Task directions —
Answer these questions from the post on Florida tax credit scholarships, which appears below along with the records.
(a) In which newspaper did Richard Smith's column appear?
(b) How many private school students use the scholarships this year?
(c) Which organization administers the program?

Provided text —
──────────────────────────────

More union leaders, parents debate Florida tax credit scholarships

The fallout from a 10,000-person rally in Tallahassee continued this weekend, with another set of dueling newspaper columns on the lawsuit challenging Florida’s tax credit scholarships.

In Florida Today, Brevard County teachers union leader Richard Smith argued private school choice programs actually harm students.

Why are vouchers bad for Florida’s students?

Note that I didn’t say public-school students. All students. Recently, representatives of private schools (I believe to be well-intentioned but misled) asked the Florida Education Association to drop its lawsuit against the most recent attempt to get around separation of church and state. FEA has not and will not drop this lawsuit because FEA is committed to the education of all students.

Voucher schools are largely unregulated, don’t follow the state’s academic standards, don’t have to hire qualified teachers and don’t have to prove to the state that they are using public money wisely.

Read the whole piece here.

This year, 78,000 private school students use Florida’s tax credit scholarships, comprising the largest private school choice program in the nation. The program is administered by Step Up For Students, which publishes this blog.

Olivia Huron-Schaeffer, a parent with children on scholarship who is helping defend the program in court, responded to Smith on Sunday:

Mr. Smith’s column pretends parents aren’t in the picture. Worse, he threw out misleading statements, the same kind we’ve heard for years. I guess the union thinks if they repeat falsehoods enough, they’ll become truth.

──────────────────────────────

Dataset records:

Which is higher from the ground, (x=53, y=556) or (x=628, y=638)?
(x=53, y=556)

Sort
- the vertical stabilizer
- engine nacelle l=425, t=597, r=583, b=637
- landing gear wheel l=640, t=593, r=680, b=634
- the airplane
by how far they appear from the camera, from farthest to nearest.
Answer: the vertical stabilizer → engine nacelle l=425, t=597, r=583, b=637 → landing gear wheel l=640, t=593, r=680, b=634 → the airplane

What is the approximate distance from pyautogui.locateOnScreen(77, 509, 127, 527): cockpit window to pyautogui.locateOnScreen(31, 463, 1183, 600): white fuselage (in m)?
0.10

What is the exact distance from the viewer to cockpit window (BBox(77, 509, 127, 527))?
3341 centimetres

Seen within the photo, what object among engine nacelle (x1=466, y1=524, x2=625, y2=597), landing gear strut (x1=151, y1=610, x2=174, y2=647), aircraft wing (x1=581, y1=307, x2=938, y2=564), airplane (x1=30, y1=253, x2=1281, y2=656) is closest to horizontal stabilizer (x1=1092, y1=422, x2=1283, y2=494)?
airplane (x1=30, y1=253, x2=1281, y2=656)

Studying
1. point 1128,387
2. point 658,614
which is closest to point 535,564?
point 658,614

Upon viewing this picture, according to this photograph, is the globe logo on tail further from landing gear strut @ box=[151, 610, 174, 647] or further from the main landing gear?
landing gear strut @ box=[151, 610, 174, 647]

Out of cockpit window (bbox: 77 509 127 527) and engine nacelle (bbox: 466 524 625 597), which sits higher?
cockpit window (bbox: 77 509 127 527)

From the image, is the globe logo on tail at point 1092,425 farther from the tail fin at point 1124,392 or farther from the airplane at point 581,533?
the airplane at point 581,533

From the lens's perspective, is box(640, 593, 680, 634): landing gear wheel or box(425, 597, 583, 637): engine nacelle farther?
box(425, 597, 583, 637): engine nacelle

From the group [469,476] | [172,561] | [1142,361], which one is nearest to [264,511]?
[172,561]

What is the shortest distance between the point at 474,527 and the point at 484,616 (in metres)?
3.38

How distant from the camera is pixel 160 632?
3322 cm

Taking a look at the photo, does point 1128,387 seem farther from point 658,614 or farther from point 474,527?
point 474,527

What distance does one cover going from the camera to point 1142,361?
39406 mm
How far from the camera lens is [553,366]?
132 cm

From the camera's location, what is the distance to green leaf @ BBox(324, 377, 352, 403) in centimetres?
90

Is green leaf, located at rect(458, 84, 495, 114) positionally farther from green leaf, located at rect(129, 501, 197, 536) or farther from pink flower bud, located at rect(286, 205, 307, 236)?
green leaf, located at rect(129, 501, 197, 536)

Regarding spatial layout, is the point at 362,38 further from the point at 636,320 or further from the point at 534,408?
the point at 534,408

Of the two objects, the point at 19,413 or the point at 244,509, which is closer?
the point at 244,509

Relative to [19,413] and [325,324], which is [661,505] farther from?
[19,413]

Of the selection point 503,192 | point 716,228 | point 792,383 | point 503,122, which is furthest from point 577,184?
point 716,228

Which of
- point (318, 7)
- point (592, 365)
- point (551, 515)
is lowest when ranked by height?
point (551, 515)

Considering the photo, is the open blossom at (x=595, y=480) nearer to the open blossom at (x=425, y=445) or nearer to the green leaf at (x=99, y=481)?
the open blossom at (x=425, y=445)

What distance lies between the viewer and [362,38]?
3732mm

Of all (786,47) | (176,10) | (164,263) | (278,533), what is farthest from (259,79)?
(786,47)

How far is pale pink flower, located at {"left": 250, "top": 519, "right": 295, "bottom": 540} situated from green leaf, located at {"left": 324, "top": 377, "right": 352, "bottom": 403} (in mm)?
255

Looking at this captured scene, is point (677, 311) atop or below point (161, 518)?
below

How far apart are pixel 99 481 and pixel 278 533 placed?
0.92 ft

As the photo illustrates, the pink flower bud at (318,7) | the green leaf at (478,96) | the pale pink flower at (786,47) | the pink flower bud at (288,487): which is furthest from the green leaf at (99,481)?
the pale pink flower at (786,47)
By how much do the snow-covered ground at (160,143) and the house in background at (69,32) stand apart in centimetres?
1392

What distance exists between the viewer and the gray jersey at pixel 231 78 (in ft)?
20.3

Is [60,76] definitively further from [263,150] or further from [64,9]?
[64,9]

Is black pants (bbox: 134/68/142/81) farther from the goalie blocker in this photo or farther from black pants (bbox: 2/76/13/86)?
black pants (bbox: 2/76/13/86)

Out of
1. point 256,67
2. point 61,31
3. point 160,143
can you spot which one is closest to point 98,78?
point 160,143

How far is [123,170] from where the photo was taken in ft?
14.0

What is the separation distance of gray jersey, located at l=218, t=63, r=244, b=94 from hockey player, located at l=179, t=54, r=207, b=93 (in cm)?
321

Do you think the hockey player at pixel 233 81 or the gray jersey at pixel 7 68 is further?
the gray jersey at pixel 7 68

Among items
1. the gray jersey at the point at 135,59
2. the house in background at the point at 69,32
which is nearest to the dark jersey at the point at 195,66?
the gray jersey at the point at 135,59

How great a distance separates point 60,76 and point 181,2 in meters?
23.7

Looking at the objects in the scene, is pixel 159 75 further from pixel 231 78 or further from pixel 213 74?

──────────────────────────────

Task answer —
(a) Florida Today
(b) 78,000
(c) Step Up For Students